Report of the 2003 Season


EXCAVATIONS IN FRONT OF THE EAST WALL OF THE COURTYARD

We opened a further excavation area along the East wall, where the passage used by Harwa’s workmen to dig the courtyard is found – we are still using it to enter the tomb. We partly emptied the passage of debris and discovered some steps cut into the limestone.

Excavation in front of the passage revealed a series of concentric pits, semicircular in shape, the largest having a diameter of around four metres. Although they will not be completely excavated, it seems they were dug during the course of 100-150 years each for different purposes. Some of them seem to be the result of illegal digging, but a large posthole and a fireplace – where a large number of pottery from different epochs was discovered – were also revealed.

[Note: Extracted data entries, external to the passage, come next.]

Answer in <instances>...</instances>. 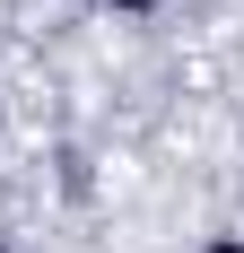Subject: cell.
<instances>
[{"label":"cell","mask_w":244,"mask_h":253,"mask_svg":"<svg viewBox=\"0 0 244 253\" xmlns=\"http://www.w3.org/2000/svg\"><path fill=\"white\" fill-rule=\"evenodd\" d=\"M0 253H26V245H18V236H0Z\"/></svg>","instance_id":"3957f363"},{"label":"cell","mask_w":244,"mask_h":253,"mask_svg":"<svg viewBox=\"0 0 244 253\" xmlns=\"http://www.w3.org/2000/svg\"><path fill=\"white\" fill-rule=\"evenodd\" d=\"M192 253H244V227H209V236H201Z\"/></svg>","instance_id":"7a4b0ae2"},{"label":"cell","mask_w":244,"mask_h":253,"mask_svg":"<svg viewBox=\"0 0 244 253\" xmlns=\"http://www.w3.org/2000/svg\"><path fill=\"white\" fill-rule=\"evenodd\" d=\"M96 18H114V26H148V18H166V0H87Z\"/></svg>","instance_id":"6da1fadb"}]
</instances>
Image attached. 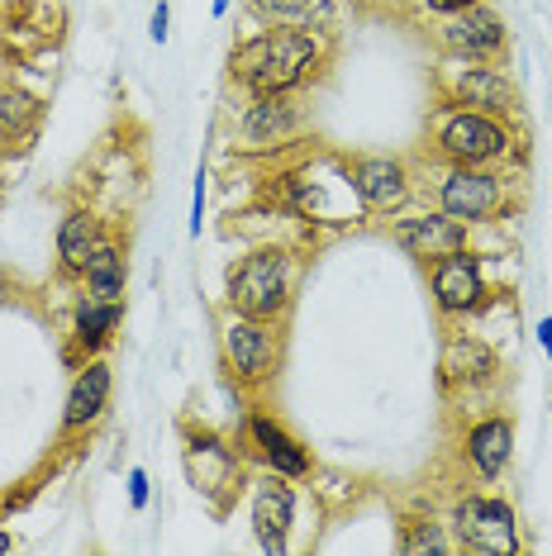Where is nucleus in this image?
<instances>
[{"label":"nucleus","mask_w":552,"mask_h":556,"mask_svg":"<svg viewBox=\"0 0 552 556\" xmlns=\"http://www.w3.org/2000/svg\"><path fill=\"white\" fill-rule=\"evenodd\" d=\"M329 62L324 34H300V29H262L243 39L229 53V77L248 96H296L305 81L319 77Z\"/></svg>","instance_id":"obj_1"},{"label":"nucleus","mask_w":552,"mask_h":556,"mask_svg":"<svg viewBox=\"0 0 552 556\" xmlns=\"http://www.w3.org/2000/svg\"><path fill=\"white\" fill-rule=\"evenodd\" d=\"M434 157L462 162V167H500L514 172L524 162V134L519 119L481 115V110L443 105L434 119Z\"/></svg>","instance_id":"obj_2"},{"label":"nucleus","mask_w":552,"mask_h":556,"mask_svg":"<svg viewBox=\"0 0 552 556\" xmlns=\"http://www.w3.org/2000/svg\"><path fill=\"white\" fill-rule=\"evenodd\" d=\"M224 300H229L234 314L281 324L296 300V257L286 248H253L229 267Z\"/></svg>","instance_id":"obj_3"},{"label":"nucleus","mask_w":552,"mask_h":556,"mask_svg":"<svg viewBox=\"0 0 552 556\" xmlns=\"http://www.w3.org/2000/svg\"><path fill=\"white\" fill-rule=\"evenodd\" d=\"M434 205L453 214L457 224H491L510 210V176L500 167H462L443 162L434 176Z\"/></svg>","instance_id":"obj_4"},{"label":"nucleus","mask_w":552,"mask_h":556,"mask_svg":"<svg viewBox=\"0 0 552 556\" xmlns=\"http://www.w3.org/2000/svg\"><path fill=\"white\" fill-rule=\"evenodd\" d=\"M457 552L472 556H519L524 552V533H519V514L510 500L495 495H462L448 514Z\"/></svg>","instance_id":"obj_5"},{"label":"nucleus","mask_w":552,"mask_h":556,"mask_svg":"<svg viewBox=\"0 0 552 556\" xmlns=\"http://www.w3.org/2000/svg\"><path fill=\"white\" fill-rule=\"evenodd\" d=\"M281 324L267 319H248V314H234L224 319L219 348H224V366L234 371L238 386H267L276 371H281Z\"/></svg>","instance_id":"obj_6"},{"label":"nucleus","mask_w":552,"mask_h":556,"mask_svg":"<svg viewBox=\"0 0 552 556\" xmlns=\"http://www.w3.org/2000/svg\"><path fill=\"white\" fill-rule=\"evenodd\" d=\"M438 91H443V105L481 110V115H500V119H519L524 110L519 86L495 62H457L453 72L438 77Z\"/></svg>","instance_id":"obj_7"},{"label":"nucleus","mask_w":552,"mask_h":556,"mask_svg":"<svg viewBox=\"0 0 552 556\" xmlns=\"http://www.w3.org/2000/svg\"><path fill=\"white\" fill-rule=\"evenodd\" d=\"M434 43L453 62H495V58H505V48H510V29L495 5L476 0V5L457 10V15L438 20Z\"/></svg>","instance_id":"obj_8"},{"label":"nucleus","mask_w":552,"mask_h":556,"mask_svg":"<svg viewBox=\"0 0 552 556\" xmlns=\"http://www.w3.org/2000/svg\"><path fill=\"white\" fill-rule=\"evenodd\" d=\"M429 290L443 319H467V314L486 309L491 286H486V262L472 248L448 252V257L429 262Z\"/></svg>","instance_id":"obj_9"},{"label":"nucleus","mask_w":552,"mask_h":556,"mask_svg":"<svg viewBox=\"0 0 552 556\" xmlns=\"http://www.w3.org/2000/svg\"><path fill=\"white\" fill-rule=\"evenodd\" d=\"M186 476L200 495L215 500V509H224L243 490V457L215 433H191L186 438Z\"/></svg>","instance_id":"obj_10"},{"label":"nucleus","mask_w":552,"mask_h":556,"mask_svg":"<svg viewBox=\"0 0 552 556\" xmlns=\"http://www.w3.org/2000/svg\"><path fill=\"white\" fill-rule=\"evenodd\" d=\"M348 186L362 214H400L410 205V167L400 157H353L348 162Z\"/></svg>","instance_id":"obj_11"},{"label":"nucleus","mask_w":552,"mask_h":556,"mask_svg":"<svg viewBox=\"0 0 552 556\" xmlns=\"http://www.w3.org/2000/svg\"><path fill=\"white\" fill-rule=\"evenodd\" d=\"M305 129V115L291 96H248L243 115H238V148L243 153H272L286 148Z\"/></svg>","instance_id":"obj_12"},{"label":"nucleus","mask_w":552,"mask_h":556,"mask_svg":"<svg viewBox=\"0 0 552 556\" xmlns=\"http://www.w3.org/2000/svg\"><path fill=\"white\" fill-rule=\"evenodd\" d=\"M500 371H505V366H500V352L486 343L481 333H467V328H462V333H453L443 343V362H438V381H443L448 390H491L495 381H500Z\"/></svg>","instance_id":"obj_13"},{"label":"nucleus","mask_w":552,"mask_h":556,"mask_svg":"<svg viewBox=\"0 0 552 556\" xmlns=\"http://www.w3.org/2000/svg\"><path fill=\"white\" fill-rule=\"evenodd\" d=\"M253 533H258V547L267 556H281L291 547V523H296V490L286 485V476L267 471L262 480H253Z\"/></svg>","instance_id":"obj_14"},{"label":"nucleus","mask_w":552,"mask_h":556,"mask_svg":"<svg viewBox=\"0 0 552 556\" xmlns=\"http://www.w3.org/2000/svg\"><path fill=\"white\" fill-rule=\"evenodd\" d=\"M467 224H457L453 214L443 210H424V214H405V219L391 224V238L400 252H410V257L419 262H438L448 257V252H462L467 248Z\"/></svg>","instance_id":"obj_15"},{"label":"nucleus","mask_w":552,"mask_h":556,"mask_svg":"<svg viewBox=\"0 0 552 556\" xmlns=\"http://www.w3.org/2000/svg\"><path fill=\"white\" fill-rule=\"evenodd\" d=\"M243 433H248V447L258 452V462L267 466V471L286 476V480H305L310 476V447L281 419H272V414L258 409V414H248Z\"/></svg>","instance_id":"obj_16"},{"label":"nucleus","mask_w":552,"mask_h":556,"mask_svg":"<svg viewBox=\"0 0 552 556\" xmlns=\"http://www.w3.org/2000/svg\"><path fill=\"white\" fill-rule=\"evenodd\" d=\"M110 395H115V376H110V362L105 357H86L72 376V390H67V404H62V433H81L105 419L110 409Z\"/></svg>","instance_id":"obj_17"},{"label":"nucleus","mask_w":552,"mask_h":556,"mask_svg":"<svg viewBox=\"0 0 552 556\" xmlns=\"http://www.w3.org/2000/svg\"><path fill=\"white\" fill-rule=\"evenodd\" d=\"M462 452H467L472 471L481 480H500L514 457V419L510 414H486V419H476L467 428V438H462Z\"/></svg>","instance_id":"obj_18"},{"label":"nucleus","mask_w":552,"mask_h":556,"mask_svg":"<svg viewBox=\"0 0 552 556\" xmlns=\"http://www.w3.org/2000/svg\"><path fill=\"white\" fill-rule=\"evenodd\" d=\"M253 20L267 29H300V34H329L338 20L334 0H253Z\"/></svg>","instance_id":"obj_19"},{"label":"nucleus","mask_w":552,"mask_h":556,"mask_svg":"<svg viewBox=\"0 0 552 556\" xmlns=\"http://www.w3.org/2000/svg\"><path fill=\"white\" fill-rule=\"evenodd\" d=\"M124 324V300H100V295H81L72 309V343L86 357H96L100 348H110V338Z\"/></svg>","instance_id":"obj_20"},{"label":"nucleus","mask_w":552,"mask_h":556,"mask_svg":"<svg viewBox=\"0 0 552 556\" xmlns=\"http://www.w3.org/2000/svg\"><path fill=\"white\" fill-rule=\"evenodd\" d=\"M105 243V219H100L96 210H67V219L58 224V262L62 271L81 276L86 257Z\"/></svg>","instance_id":"obj_21"},{"label":"nucleus","mask_w":552,"mask_h":556,"mask_svg":"<svg viewBox=\"0 0 552 556\" xmlns=\"http://www.w3.org/2000/svg\"><path fill=\"white\" fill-rule=\"evenodd\" d=\"M81 281H86V295H100V300H124V286H129V262H124V248L115 238H105L81 267Z\"/></svg>","instance_id":"obj_22"},{"label":"nucleus","mask_w":552,"mask_h":556,"mask_svg":"<svg viewBox=\"0 0 552 556\" xmlns=\"http://www.w3.org/2000/svg\"><path fill=\"white\" fill-rule=\"evenodd\" d=\"M39 115H43L39 96L20 91V86H5V91H0V143H20V138H29Z\"/></svg>","instance_id":"obj_23"},{"label":"nucleus","mask_w":552,"mask_h":556,"mask_svg":"<svg viewBox=\"0 0 552 556\" xmlns=\"http://www.w3.org/2000/svg\"><path fill=\"white\" fill-rule=\"evenodd\" d=\"M400 552H414V556H448L457 552V542L448 538V523H438V518H410V523H400Z\"/></svg>","instance_id":"obj_24"},{"label":"nucleus","mask_w":552,"mask_h":556,"mask_svg":"<svg viewBox=\"0 0 552 556\" xmlns=\"http://www.w3.org/2000/svg\"><path fill=\"white\" fill-rule=\"evenodd\" d=\"M200 224H205V167L196 172V191H191V238H200Z\"/></svg>","instance_id":"obj_25"},{"label":"nucleus","mask_w":552,"mask_h":556,"mask_svg":"<svg viewBox=\"0 0 552 556\" xmlns=\"http://www.w3.org/2000/svg\"><path fill=\"white\" fill-rule=\"evenodd\" d=\"M148 34H153V43H167V34H172V5L167 0H158L153 5V24H148Z\"/></svg>","instance_id":"obj_26"},{"label":"nucleus","mask_w":552,"mask_h":556,"mask_svg":"<svg viewBox=\"0 0 552 556\" xmlns=\"http://www.w3.org/2000/svg\"><path fill=\"white\" fill-rule=\"evenodd\" d=\"M476 5V0H419V10L424 15H434V20H448V15H457V10H467Z\"/></svg>","instance_id":"obj_27"},{"label":"nucleus","mask_w":552,"mask_h":556,"mask_svg":"<svg viewBox=\"0 0 552 556\" xmlns=\"http://www.w3.org/2000/svg\"><path fill=\"white\" fill-rule=\"evenodd\" d=\"M129 504H134V509H143V504H148V471H143V466H134V471H129Z\"/></svg>","instance_id":"obj_28"},{"label":"nucleus","mask_w":552,"mask_h":556,"mask_svg":"<svg viewBox=\"0 0 552 556\" xmlns=\"http://www.w3.org/2000/svg\"><path fill=\"white\" fill-rule=\"evenodd\" d=\"M538 348H543V357L552 362V314L548 319H538Z\"/></svg>","instance_id":"obj_29"},{"label":"nucleus","mask_w":552,"mask_h":556,"mask_svg":"<svg viewBox=\"0 0 552 556\" xmlns=\"http://www.w3.org/2000/svg\"><path fill=\"white\" fill-rule=\"evenodd\" d=\"M229 5H234V0H215V20H224V15H229Z\"/></svg>","instance_id":"obj_30"},{"label":"nucleus","mask_w":552,"mask_h":556,"mask_svg":"<svg viewBox=\"0 0 552 556\" xmlns=\"http://www.w3.org/2000/svg\"><path fill=\"white\" fill-rule=\"evenodd\" d=\"M0 552H10V533H0Z\"/></svg>","instance_id":"obj_31"}]
</instances>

In one of the outermost pits the base of a sandstone statue of Mentuhotep II (Fig. 5) was discovered. Its discovery demonstrates that the pit – or part of it – was still empty when, in the 1980s, the Egyptian Antiquities Service used the courtyard as a place to store large pieces from the temples of Hatshepsut and Mentuhotep II at Deire el-Bahri and from some of the tombs of the Assasif. The base of the statue must have fallen into the pit in transit and was then abandoned there.

A pathway was discovered along the external limit of the largest pit, leading around the pit and heading to the vestibule entrance of the tomb opening in the South-east corner of the courtyard. The pathway corresponds to the furrow left by the passage of the people who, in the 1920s/30s closed the vestibule so that it could be used as a repository in which fragments of the sphinxes from the temple of Hatshepsut and architectural elements recovered during the excavations in Malqata are still stored. This information was given to us by the Qurna Inspectorate of the Supreme Council of Antiquities. The pathway connects stratigraphically with two circles of mud - discovered in the middle of the courtyard in the 2001 season – which were used to produce mud-bricks for the wall that now seals the vestibule.